---------- EXTRACTED RECORDS ----------

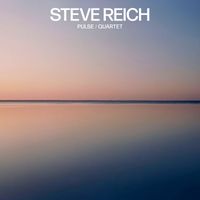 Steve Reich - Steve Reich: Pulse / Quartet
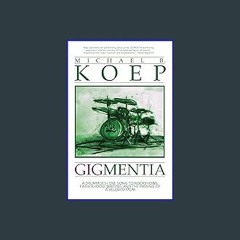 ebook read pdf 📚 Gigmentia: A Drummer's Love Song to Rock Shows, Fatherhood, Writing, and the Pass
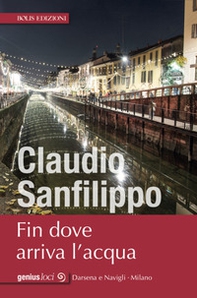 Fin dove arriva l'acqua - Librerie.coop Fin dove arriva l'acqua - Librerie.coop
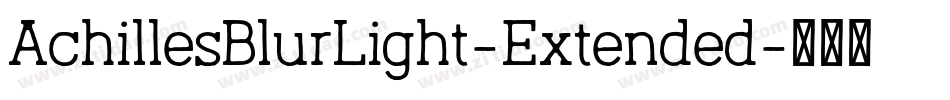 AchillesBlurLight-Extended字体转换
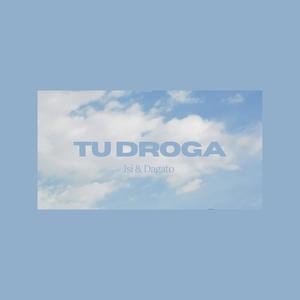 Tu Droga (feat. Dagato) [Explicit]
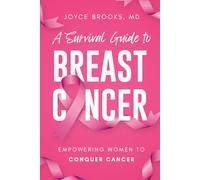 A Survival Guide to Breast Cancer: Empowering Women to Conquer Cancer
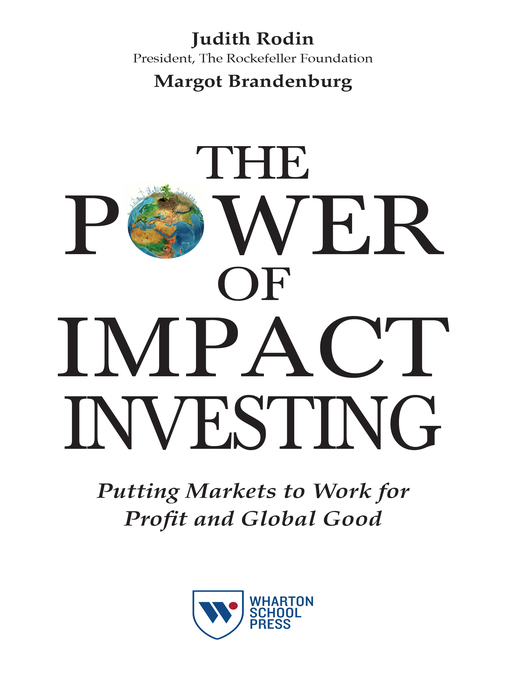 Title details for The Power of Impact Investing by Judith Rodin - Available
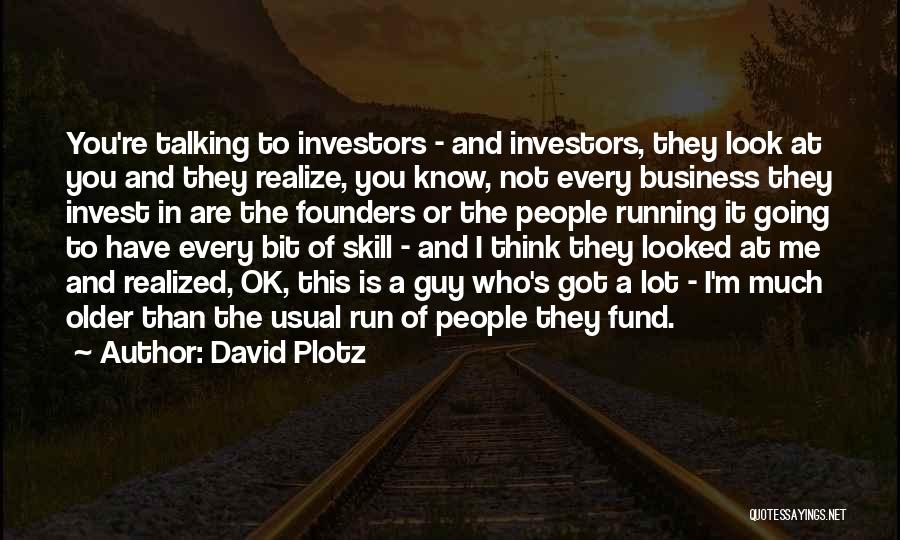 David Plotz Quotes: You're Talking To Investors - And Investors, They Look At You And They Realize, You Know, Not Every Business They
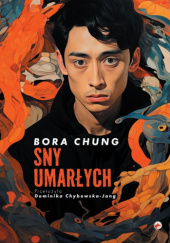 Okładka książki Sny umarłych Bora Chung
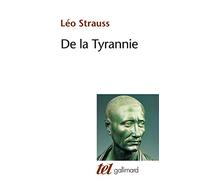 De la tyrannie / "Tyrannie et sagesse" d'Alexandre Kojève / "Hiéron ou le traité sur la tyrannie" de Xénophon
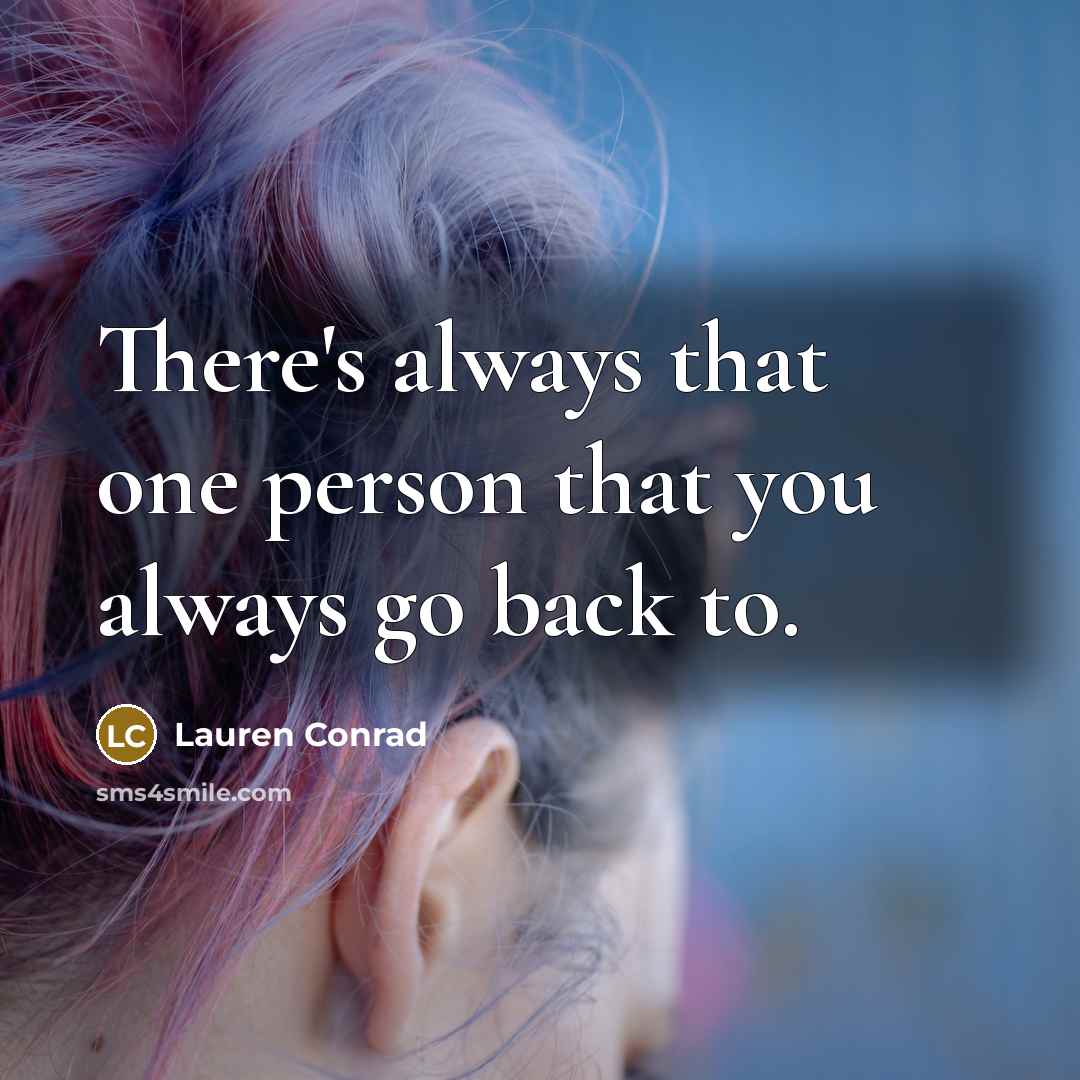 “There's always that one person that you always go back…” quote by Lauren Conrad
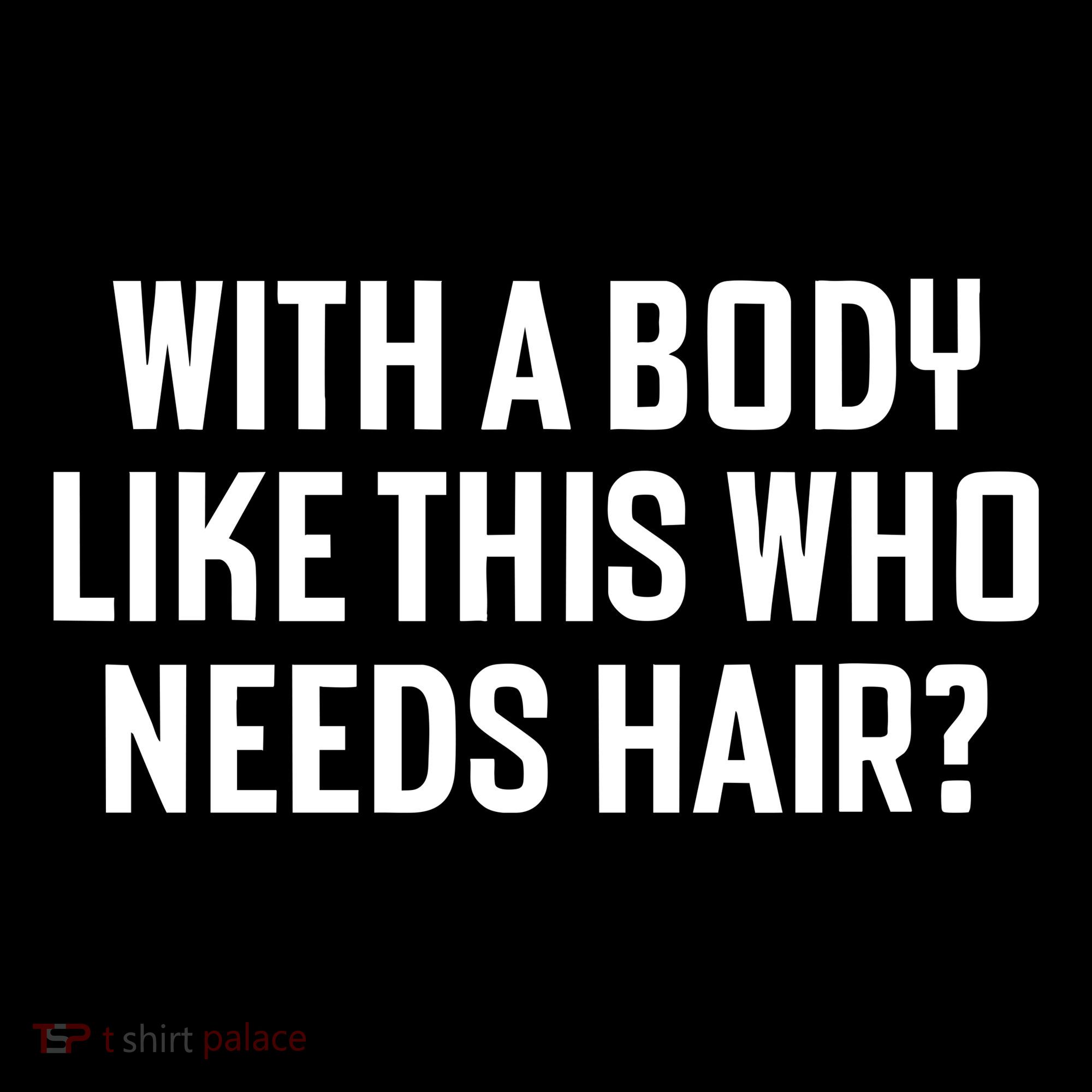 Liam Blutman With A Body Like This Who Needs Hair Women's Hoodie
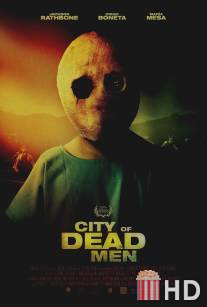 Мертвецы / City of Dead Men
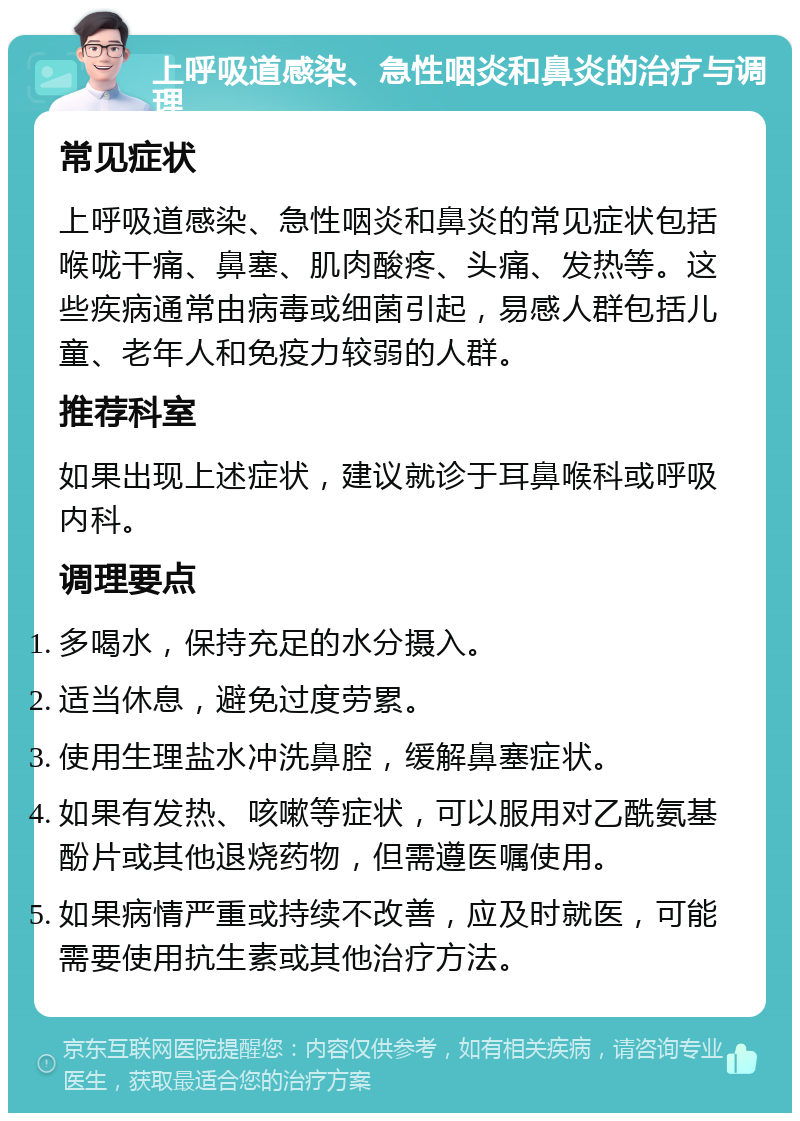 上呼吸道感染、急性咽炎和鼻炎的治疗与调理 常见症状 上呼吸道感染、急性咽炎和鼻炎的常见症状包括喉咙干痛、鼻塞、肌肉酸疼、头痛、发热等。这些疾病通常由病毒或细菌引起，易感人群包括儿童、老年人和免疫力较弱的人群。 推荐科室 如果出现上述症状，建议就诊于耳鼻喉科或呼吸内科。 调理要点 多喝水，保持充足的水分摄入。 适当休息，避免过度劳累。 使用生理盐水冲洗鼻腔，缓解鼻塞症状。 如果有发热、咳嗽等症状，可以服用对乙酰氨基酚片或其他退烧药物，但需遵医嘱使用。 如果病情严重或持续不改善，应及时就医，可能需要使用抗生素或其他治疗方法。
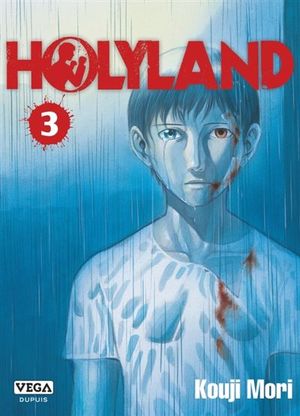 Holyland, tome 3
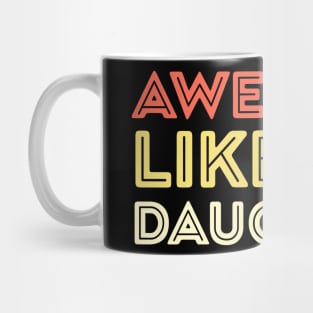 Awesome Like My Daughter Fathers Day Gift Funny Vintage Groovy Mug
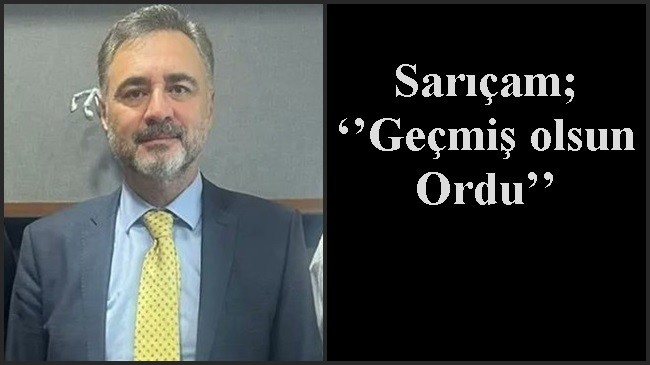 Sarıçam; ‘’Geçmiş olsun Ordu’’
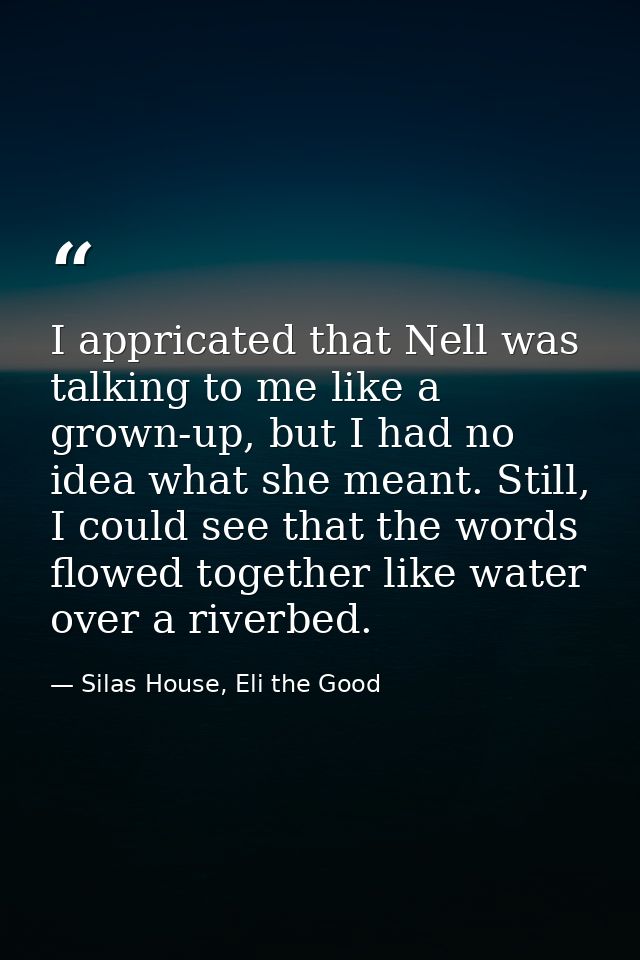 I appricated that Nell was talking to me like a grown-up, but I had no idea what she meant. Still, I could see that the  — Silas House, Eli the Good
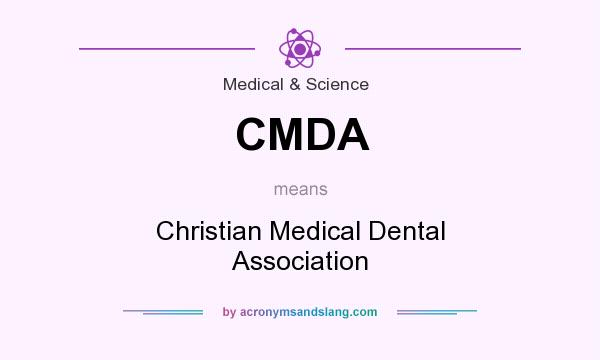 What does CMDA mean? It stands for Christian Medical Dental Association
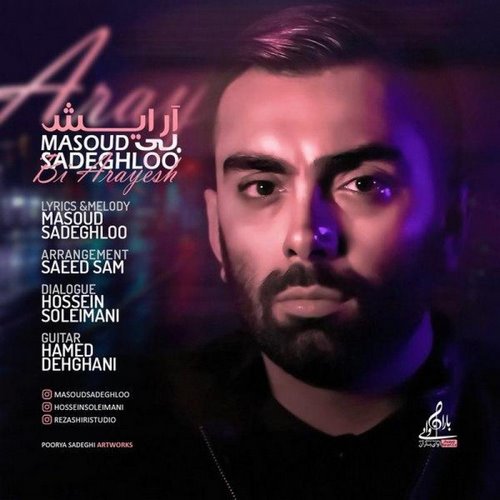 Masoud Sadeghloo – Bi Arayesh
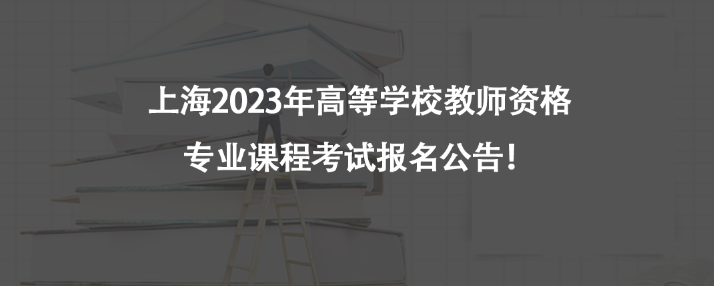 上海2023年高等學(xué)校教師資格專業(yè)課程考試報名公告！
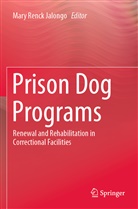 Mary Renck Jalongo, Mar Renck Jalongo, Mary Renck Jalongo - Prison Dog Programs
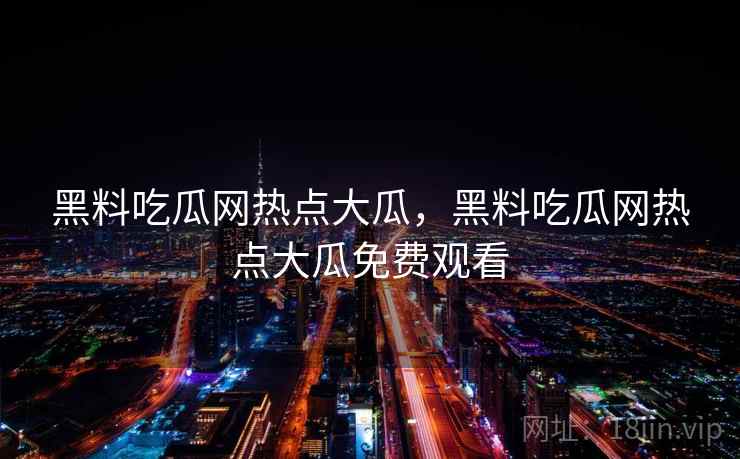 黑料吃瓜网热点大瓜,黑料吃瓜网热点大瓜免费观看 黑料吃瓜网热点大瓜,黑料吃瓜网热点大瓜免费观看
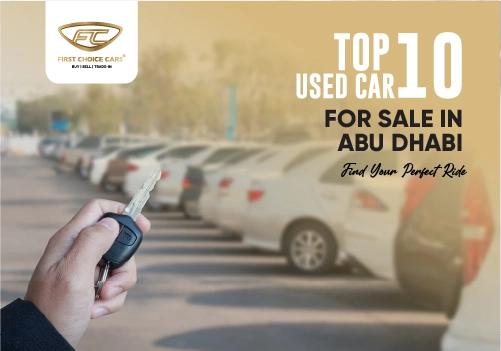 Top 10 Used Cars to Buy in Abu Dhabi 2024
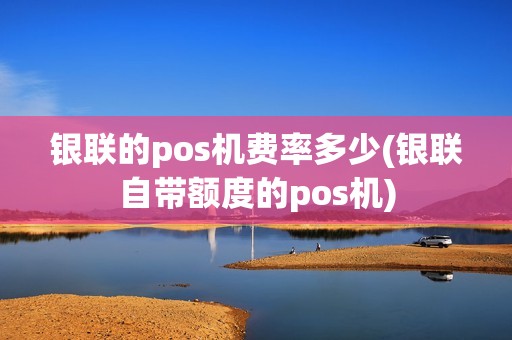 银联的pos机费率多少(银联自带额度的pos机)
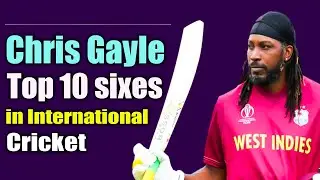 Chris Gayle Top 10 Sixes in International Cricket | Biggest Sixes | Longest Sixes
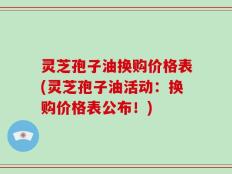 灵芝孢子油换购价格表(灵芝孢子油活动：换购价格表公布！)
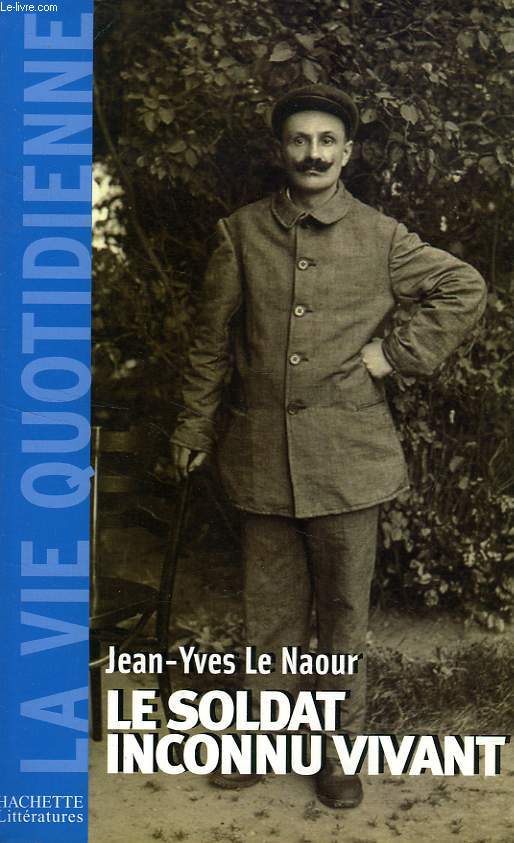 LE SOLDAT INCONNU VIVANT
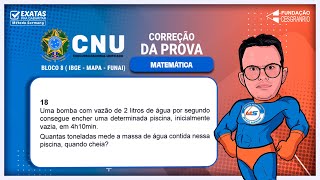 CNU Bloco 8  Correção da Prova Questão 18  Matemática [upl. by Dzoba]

----------

YOUR INSTRUCTIONS:
Print every line above word for word, leaving out the pictures.

TASK OUTPUT:
 Steve Reich - Steve Reich: Pulse / Quartet
 ebook read pdf 📚 Gigmentia: A Drummer's Love Song to Rock Shows, Fatherhood, Writing, and the Pass
 Fin dove arriva l'acqua - Librerie.coop Fin dove arriva l'acqua - Librerie.coop
 AchillesBlurLight-Extended字体转换
 Tu Droga (feat. Dagato) [Explicit]
 A Survival Guide to Breast Cancer: Empowering Women to Conquer Cancer
 Title details for The Power of Impact Investing by Judith Rodin - Available
 David Plotz Quotes: You're Talking To Investors - And Investors, They Look At You And They Realize, You Know, Not Every Business They
 Okładka książki Sny umarłych Bora Chung
 De la tyrannie / "Tyrannie et sagesse" d'Alexandre Kojève / "Hiéron ou le traité sur la tyrannie" de Xénophon
 “There's always that one person that you always go back…” quote by Lauren Conrad
 Liam Blutman With A Body Like This Who Needs Hair Women's Hoodie
 Мертвецы / City of Dead Men
 上呼吸道感染、急性咽炎和鼻炎的治疗与调理 常见症状 上呼吸道感染、急性咽炎和鼻炎的常见症状包括喉咙干痛、鼻塞、肌肉酸疼、头痛、发热等。这些疾病通常由病毒或细菌引起，易感人群包括儿童、老年人和免疫力较弱的人群。 推荐科室 如果出现上述症状，建议就诊于耳鼻喉科或呼吸内科。 调理要点 多喝水，保持充足的水分摄入。 适当休息，避免过度劳累。 使用生理盐水冲洗鼻腔，缓解鼻塞症状。 如果有发热、咳嗽等症状，可以服用对乙酰氨基酚片或其他退烧药物，但需遵医嘱使用。 如果病情严重或持续不改善，应及时就医，可能需要使用抗生素或其他治疗方法。
 Holyland, tome 3
 Awesome Like My Daughter Fathers Day Gift Funny Vintage Groovy Mug
 Sarıçam; ‘’Geçmiş olsun Ordu’’
 I appricated that Nell was talking to me like a grown-up, but I had no idea what she meant. Still, I could see that the  — Silas House, Eli the Good
 What does CMDA mean? It stands for Christian Medical Dental Association
 Masoud Sadeghloo – Bi Arayesh
 上海2023年高等學(xué)校教師資格專業(yè)課程考試報名公告！
 Mary Renck Jalongo, Mar Renck Jalongo, Mary Renck Jalongo - Prison Dog Programs
 黑料吃瓜网热点大瓜,黑料吃瓜网热点大瓜免费观看 黑料吃瓜网热点大瓜,黑料吃瓜网热点大瓜免费观看
 Top 10 Used Cars to Buy in Abu Dhabi 2024
 银联的pos机费率多少(银联自带额度的pos机)
 Chris Gayle Top 10 Sixes in International Cricket | Biggest Sixes | Longest Sixes
 灵芝孢子油换购价格表(灵芝孢子油活动：换购价格表公布！)
 LE SOLDAT INCONNU VIVANT
 CNU Bloco 8  Correção da Prova Questão 18  Matemática [upl. by Dzoba]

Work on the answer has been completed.